● **Do this**:
Select each line in the material below that contains the string "instances" and copy those lines.

● **Region labeling records**:
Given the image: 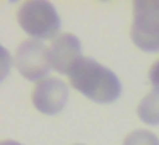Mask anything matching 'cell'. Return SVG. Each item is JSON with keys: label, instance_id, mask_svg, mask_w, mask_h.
I'll use <instances>...</instances> for the list:
<instances>
[{"label": "cell", "instance_id": "cell-11", "mask_svg": "<svg viewBox=\"0 0 159 145\" xmlns=\"http://www.w3.org/2000/svg\"><path fill=\"white\" fill-rule=\"evenodd\" d=\"M75 145H82V143H75Z\"/></svg>", "mask_w": 159, "mask_h": 145}, {"label": "cell", "instance_id": "cell-10", "mask_svg": "<svg viewBox=\"0 0 159 145\" xmlns=\"http://www.w3.org/2000/svg\"><path fill=\"white\" fill-rule=\"evenodd\" d=\"M0 145H22V143H19V142H14V140H4Z\"/></svg>", "mask_w": 159, "mask_h": 145}, {"label": "cell", "instance_id": "cell-8", "mask_svg": "<svg viewBox=\"0 0 159 145\" xmlns=\"http://www.w3.org/2000/svg\"><path fill=\"white\" fill-rule=\"evenodd\" d=\"M121 145H159V138L149 130H134L123 138Z\"/></svg>", "mask_w": 159, "mask_h": 145}, {"label": "cell", "instance_id": "cell-3", "mask_svg": "<svg viewBox=\"0 0 159 145\" xmlns=\"http://www.w3.org/2000/svg\"><path fill=\"white\" fill-rule=\"evenodd\" d=\"M130 38L142 51H159V0H134Z\"/></svg>", "mask_w": 159, "mask_h": 145}, {"label": "cell", "instance_id": "cell-4", "mask_svg": "<svg viewBox=\"0 0 159 145\" xmlns=\"http://www.w3.org/2000/svg\"><path fill=\"white\" fill-rule=\"evenodd\" d=\"M16 67L29 82L46 79L53 68L50 62V50L39 39H26L16 50Z\"/></svg>", "mask_w": 159, "mask_h": 145}, {"label": "cell", "instance_id": "cell-6", "mask_svg": "<svg viewBox=\"0 0 159 145\" xmlns=\"http://www.w3.org/2000/svg\"><path fill=\"white\" fill-rule=\"evenodd\" d=\"M52 67L62 75H69L74 63L82 56V45L72 33H62L48 46Z\"/></svg>", "mask_w": 159, "mask_h": 145}, {"label": "cell", "instance_id": "cell-7", "mask_svg": "<svg viewBox=\"0 0 159 145\" xmlns=\"http://www.w3.org/2000/svg\"><path fill=\"white\" fill-rule=\"evenodd\" d=\"M137 116L151 126L159 125V87H152L151 92L140 99L137 106Z\"/></svg>", "mask_w": 159, "mask_h": 145}, {"label": "cell", "instance_id": "cell-1", "mask_svg": "<svg viewBox=\"0 0 159 145\" xmlns=\"http://www.w3.org/2000/svg\"><path fill=\"white\" fill-rule=\"evenodd\" d=\"M67 77L74 89L98 104L115 103L121 96V82L116 73L87 56H80Z\"/></svg>", "mask_w": 159, "mask_h": 145}, {"label": "cell", "instance_id": "cell-9", "mask_svg": "<svg viewBox=\"0 0 159 145\" xmlns=\"http://www.w3.org/2000/svg\"><path fill=\"white\" fill-rule=\"evenodd\" d=\"M149 80H151L152 87H159V58L149 68Z\"/></svg>", "mask_w": 159, "mask_h": 145}, {"label": "cell", "instance_id": "cell-2", "mask_svg": "<svg viewBox=\"0 0 159 145\" xmlns=\"http://www.w3.org/2000/svg\"><path fill=\"white\" fill-rule=\"evenodd\" d=\"M17 22L21 29L33 39L57 38L62 28L58 11L46 0H28L17 9Z\"/></svg>", "mask_w": 159, "mask_h": 145}, {"label": "cell", "instance_id": "cell-5", "mask_svg": "<svg viewBox=\"0 0 159 145\" xmlns=\"http://www.w3.org/2000/svg\"><path fill=\"white\" fill-rule=\"evenodd\" d=\"M69 86L62 79L46 77V79L36 82L33 89V106L43 114L55 116L65 108L69 101Z\"/></svg>", "mask_w": 159, "mask_h": 145}]
</instances>
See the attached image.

● **Written solution**:
I'll use <instances>...</instances> for the list:
<instances>
</instances>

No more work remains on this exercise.